- Opening Delimiter -
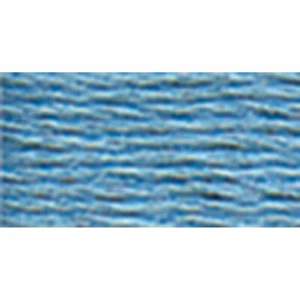 DMC 117-334 Six Strand Embroidery Floss Thread, Medium Baby Blue, 8.7-Yard  - Picture 1 of 1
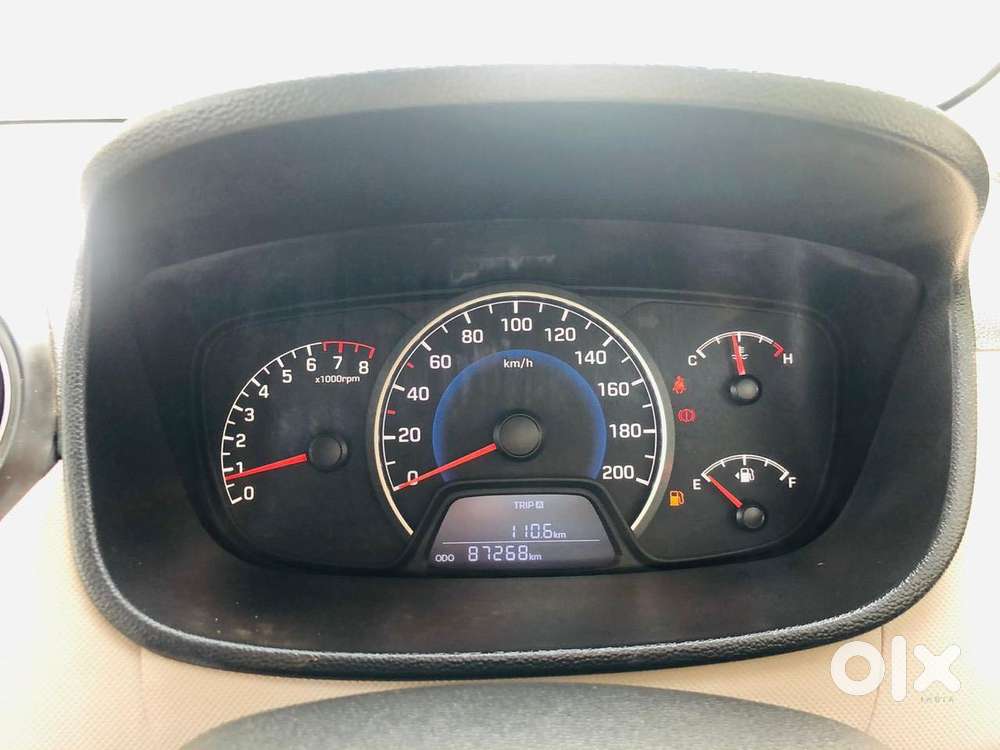 Hyundai Grand I10 2013-2016 Magna, 2019, Cng & Hybrids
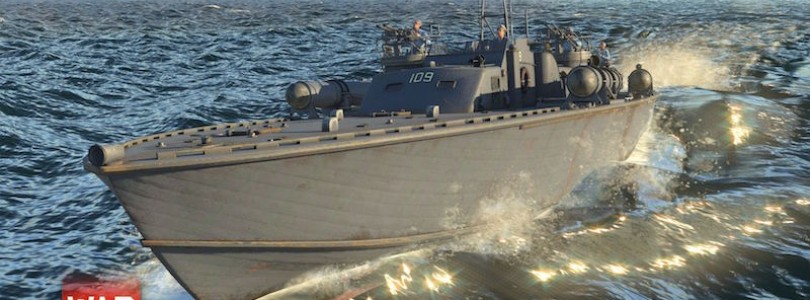 War Thunder añadirá barcos a final de año
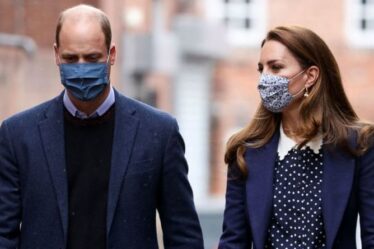 Kate et William abandonnent un `` précédent centenaire '' dans la refonte du protocole royal `` attendue depuis longtemps ''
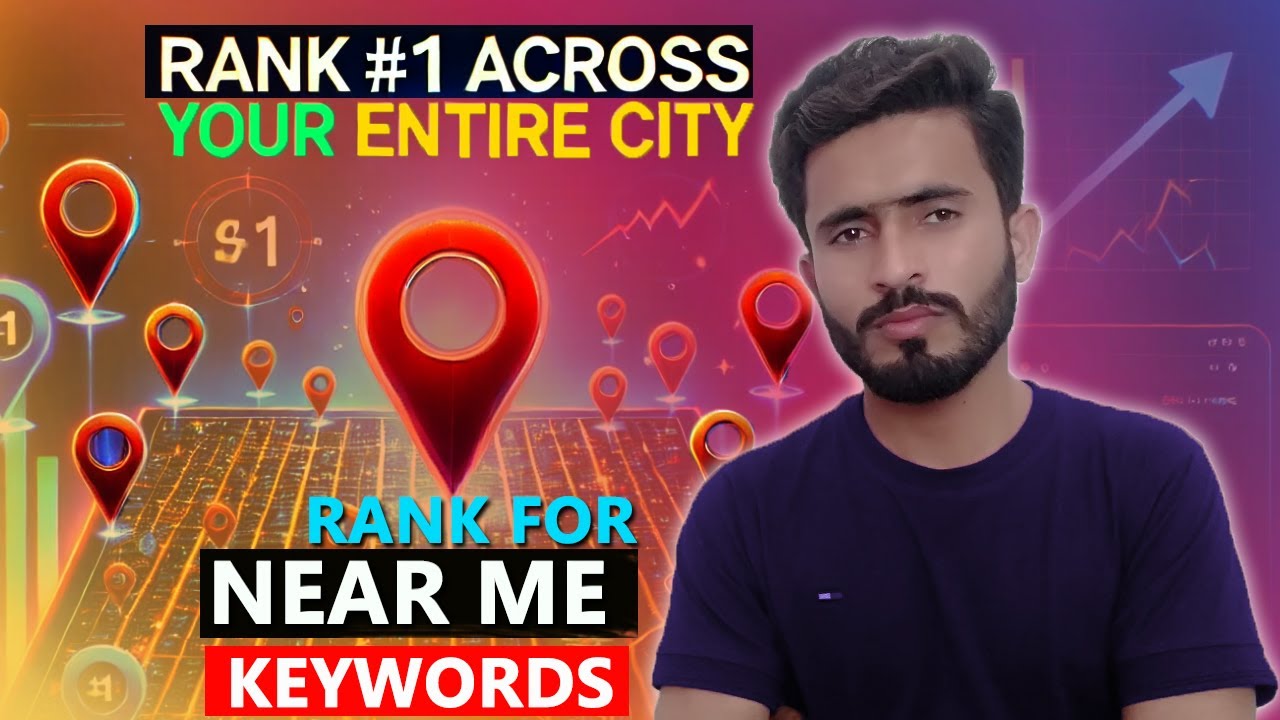 RANK #1 EVERYWHERE Using This PROVEN Strategy!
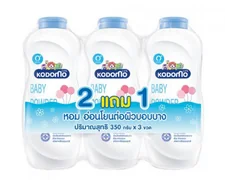 โคโดโมแป้งเอ็กซ์ตร้ามายด์350ก.แพค2+1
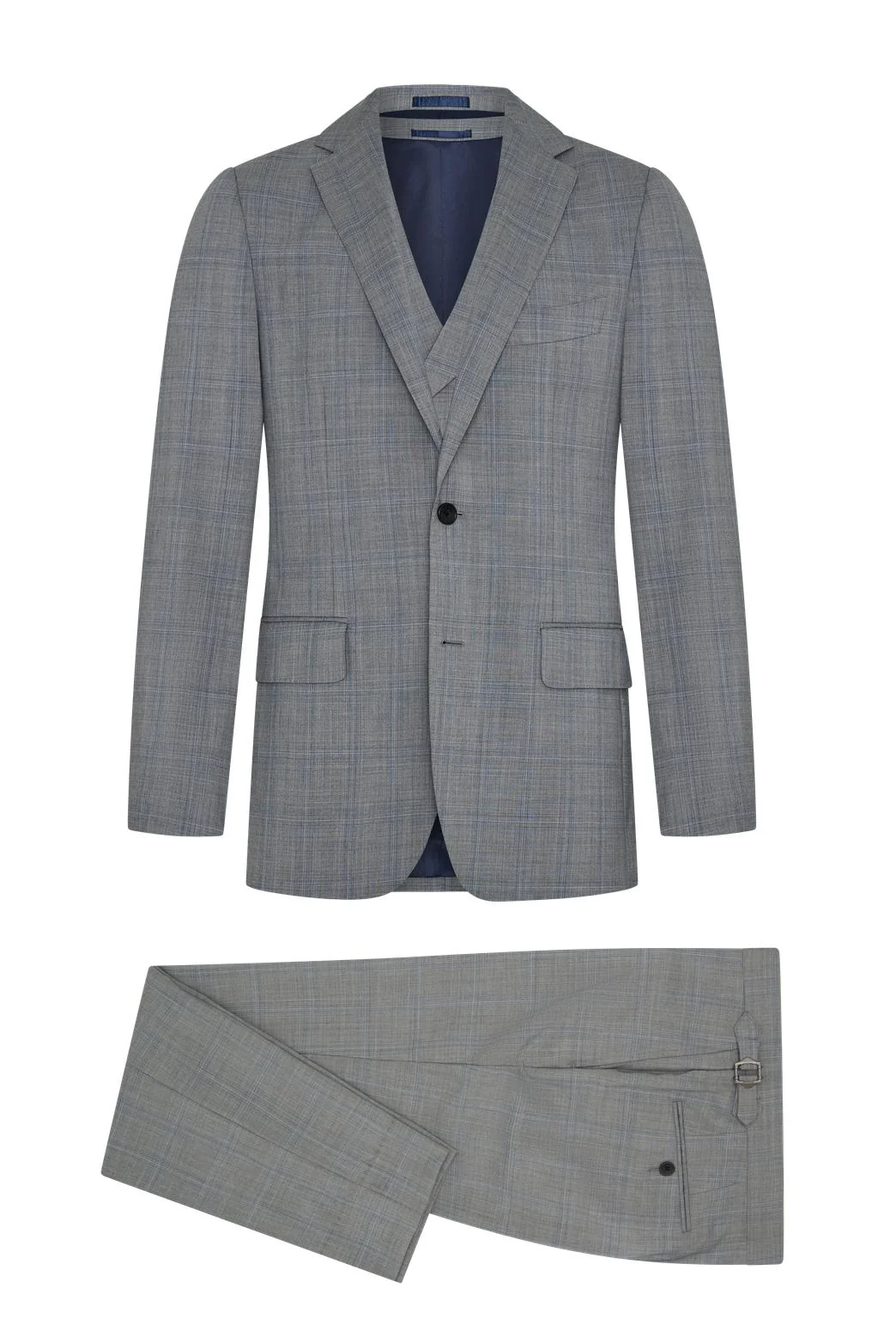 Cowell Suit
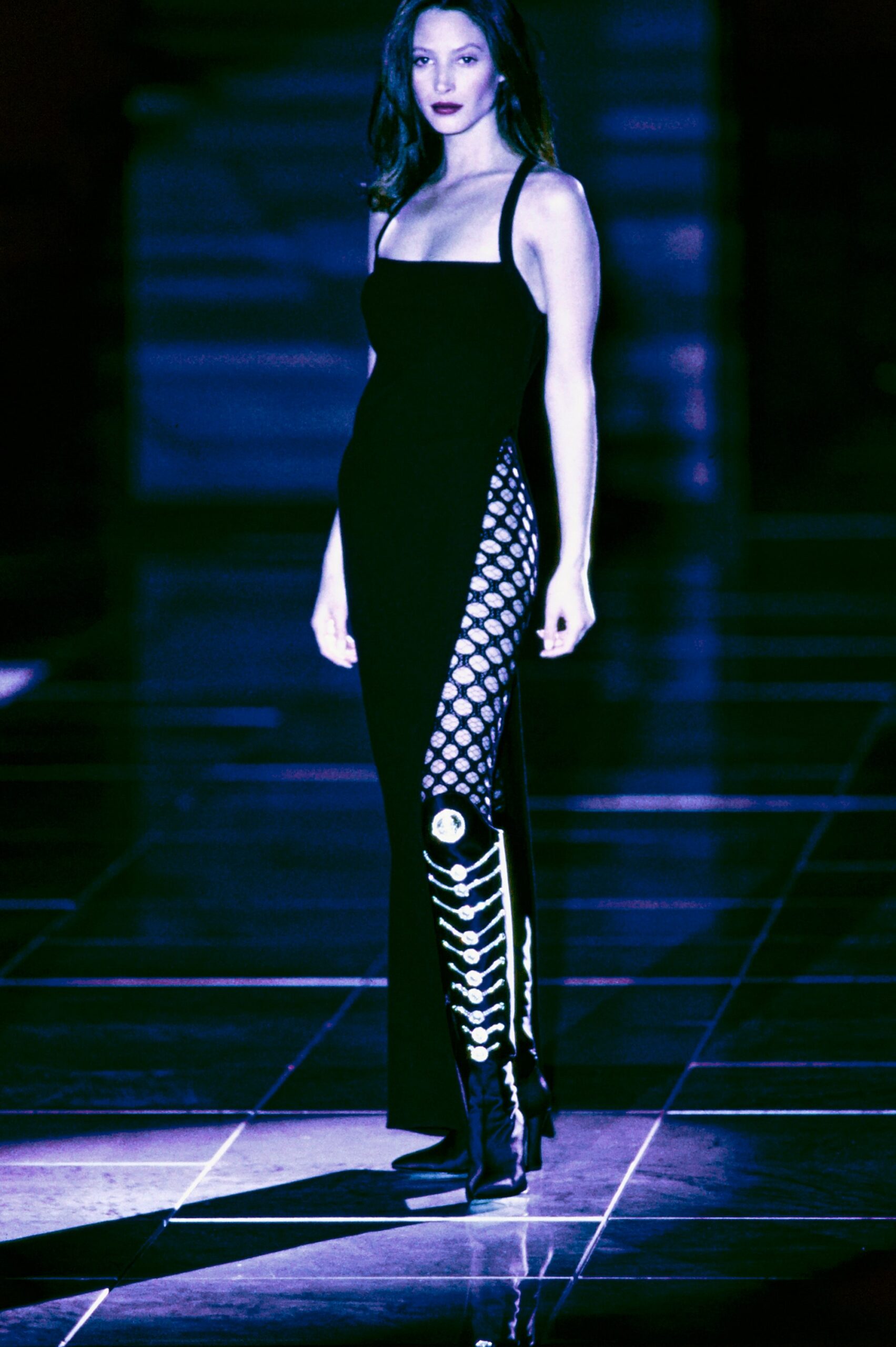 Versace F/W 93 Look 37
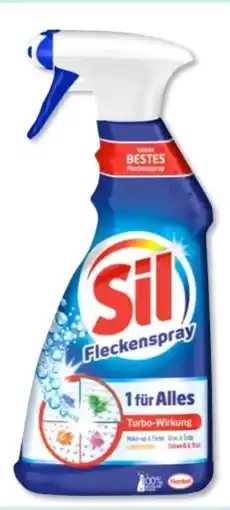 Budni Sil 1 für Alles Fleckenspray Angebot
- Closing Delimiter -
▶ [EXERCISE] Put the captions from the start of the material above through the line containing "Kate et William" into a JSON list of strings, one string per line, leaving out blank lines and the pictures.

▶ [EXERCISE RESPONSE]
[
  " DMC 117-334 Six Strand Embroidery Floss Thread, Medium Baby Blue, 8.7-Yard  - Picture 1 of 1",
  " Hyundai Grand I10 2013-2016 Magna, 2019, Cng & Hybrids",
  " War Thunder añadirá barcos a final de año",
  " Kate et William abandonnent un `` précédent centenaire '' dans la refonte du protocole royal `` attendue depuis longtemps ''"
]